I never claimed you should use a modulus operation.
You said,

> It's unclear to me why the focus on a 2^n sized buffer just so you can use & for the mask.

In fact it is required for correctness to use the approach he specified with any choice of masking operation.

Any choice?

He only ever calls mask() after an increment. There are other ways of detecting the overflow and wrap to 0 that don't involve modulus.

Yes, any choice. Yes, that's not the case if you change the implementation in other ways in tandem - but then you are describing a different implementation.
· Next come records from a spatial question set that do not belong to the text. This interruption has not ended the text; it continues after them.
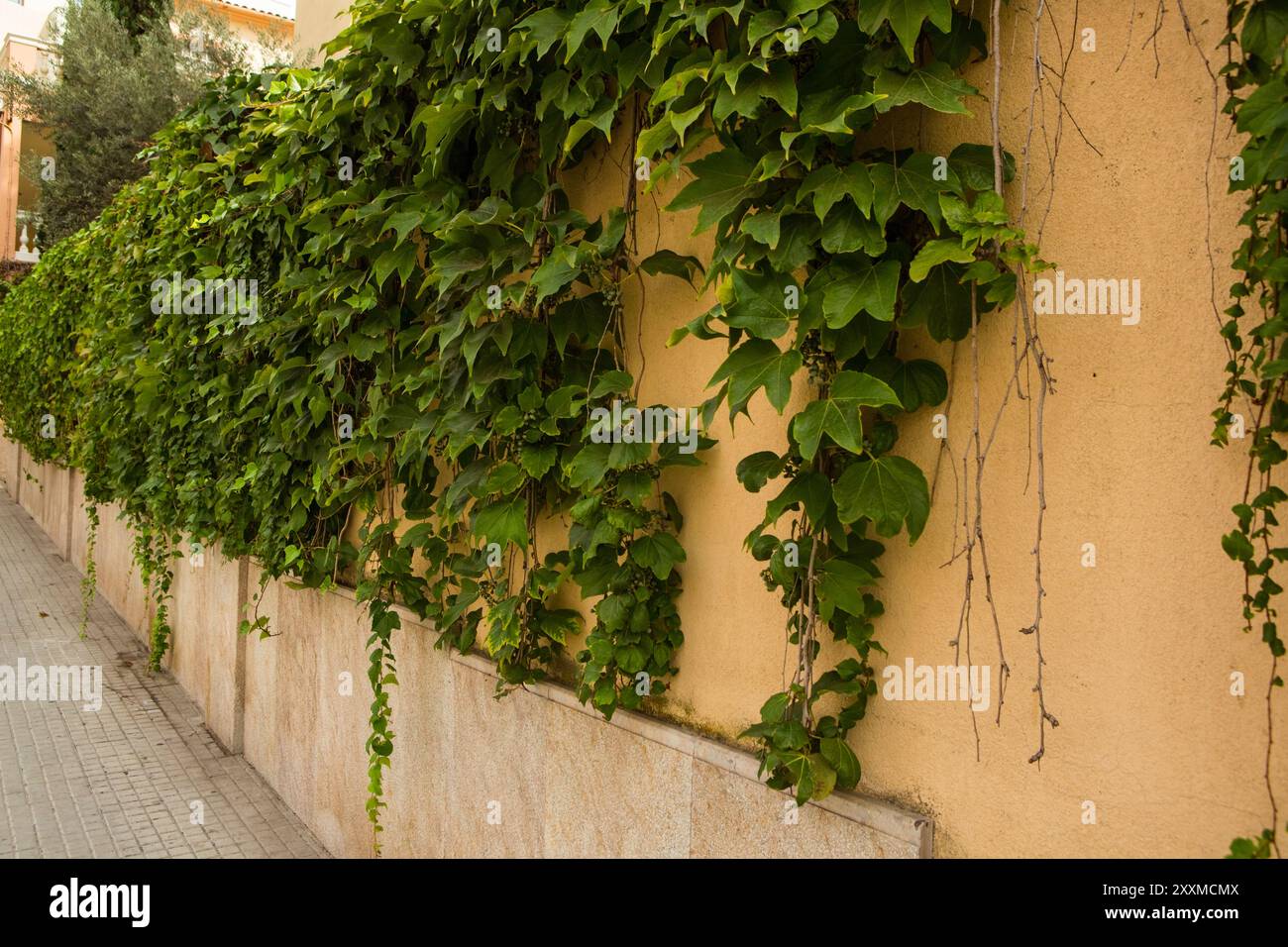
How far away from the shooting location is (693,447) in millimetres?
2613

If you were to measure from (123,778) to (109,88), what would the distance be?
16.0 m

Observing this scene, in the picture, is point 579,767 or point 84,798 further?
point 84,798

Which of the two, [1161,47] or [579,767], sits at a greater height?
[1161,47]

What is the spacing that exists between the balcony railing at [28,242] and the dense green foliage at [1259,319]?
22.9 m

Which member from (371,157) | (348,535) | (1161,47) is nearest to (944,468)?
(1161,47)

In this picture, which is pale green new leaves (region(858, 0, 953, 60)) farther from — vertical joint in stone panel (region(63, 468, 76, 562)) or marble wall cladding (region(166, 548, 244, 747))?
vertical joint in stone panel (region(63, 468, 76, 562))

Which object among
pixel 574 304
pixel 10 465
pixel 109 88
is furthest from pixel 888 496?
pixel 10 465

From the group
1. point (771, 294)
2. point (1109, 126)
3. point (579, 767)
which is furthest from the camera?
point (579, 767)

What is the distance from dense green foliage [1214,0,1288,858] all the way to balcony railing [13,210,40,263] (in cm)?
2286

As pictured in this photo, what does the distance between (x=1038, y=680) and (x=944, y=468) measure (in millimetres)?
488

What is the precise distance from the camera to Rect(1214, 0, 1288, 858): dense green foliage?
1.42m

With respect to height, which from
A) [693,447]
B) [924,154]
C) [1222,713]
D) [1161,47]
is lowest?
[1222,713]

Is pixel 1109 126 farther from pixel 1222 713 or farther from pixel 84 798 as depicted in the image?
pixel 84 798

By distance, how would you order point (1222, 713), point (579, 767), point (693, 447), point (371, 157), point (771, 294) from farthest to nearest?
point (371, 157)
point (579, 767)
point (693, 447)
point (771, 294)
point (1222, 713)
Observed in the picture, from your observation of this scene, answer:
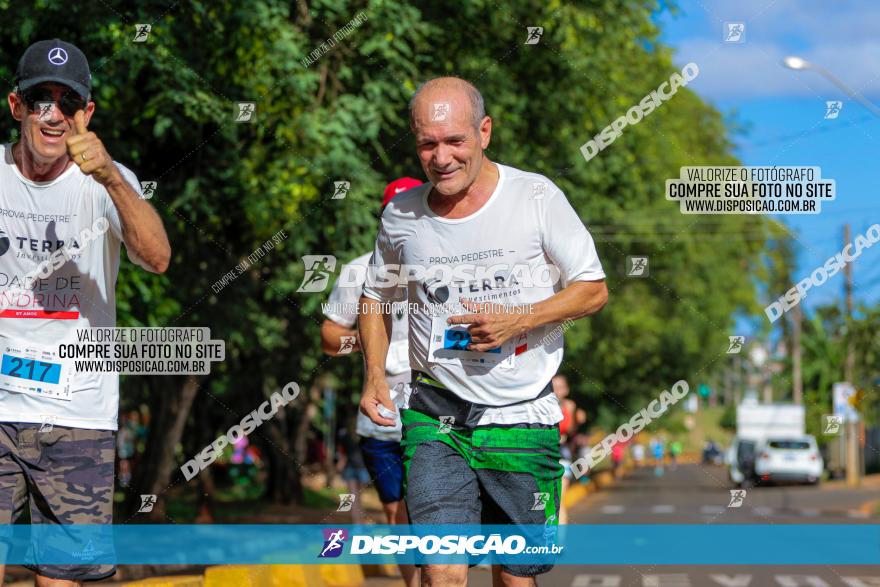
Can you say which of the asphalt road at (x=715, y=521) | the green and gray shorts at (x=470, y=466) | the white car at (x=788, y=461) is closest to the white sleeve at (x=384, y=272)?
the green and gray shorts at (x=470, y=466)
To mask where he does, any choice of mask will exhibit this problem (or other problems), mathematically. I can produce a proof if you need it.

> He only ever calls mask() after an increment.

I think you misunderstand what he's talking about. He calls mask at insert and lookup and he does not store the masked value - which leaves the implementation vulnerable to overflow (which is not a problem iff the array is 2^n big).

That said, one of the comments on the blog actually had a great suggestion for dealing with this. Wrap the value yourself at 2*capacity, you'll still get the same benefits from the algorithm and it's trivial to prevent the overflow then. You can then avoid the modulo operation (subtract the capacity if it's a larger index) and get better performing non-power of 2 capacities.

That said I'd mostly be using this kind of thing in a situation where i'd want to have a power of two sized buffer anyway.

A ha! That is the point I was missing. Thanks.
Array size of 5 produces a mask of 0100

Write index of 8 = 1000

Masking those together to create a write position 1000 & 0100 = 0

Doesn't work out correctly, got 0, would expect to get 2. In fact, you could never get a write position of 1, 2, or 3 with an array size of 5.

This is not the problem.

You are assuming still using &, which is very obviously incorrect with a very obvious fix (%5) which is still wrong because of behavior at overflow.

I'm answering the specific problem posed by the OP, given his other comments in this thread.

[EDIT] Resolved internal concerns about size calculations.

You might have misread the OP. He's not asking why using & for the mask requires a 2^n sized buffer. He's asking why bother using & when it imposes these additional constraints on us. A part of the answer is that the constraints are already there with this approach, even if you pick a different function for masking than f(i,n) = i & (n - 1) -- which point OP only recently understood due to a misreading of the article.
This is not only an optimisation. Power of 2 is necessary to avoid discontinuity. See the comments below the article for explanation.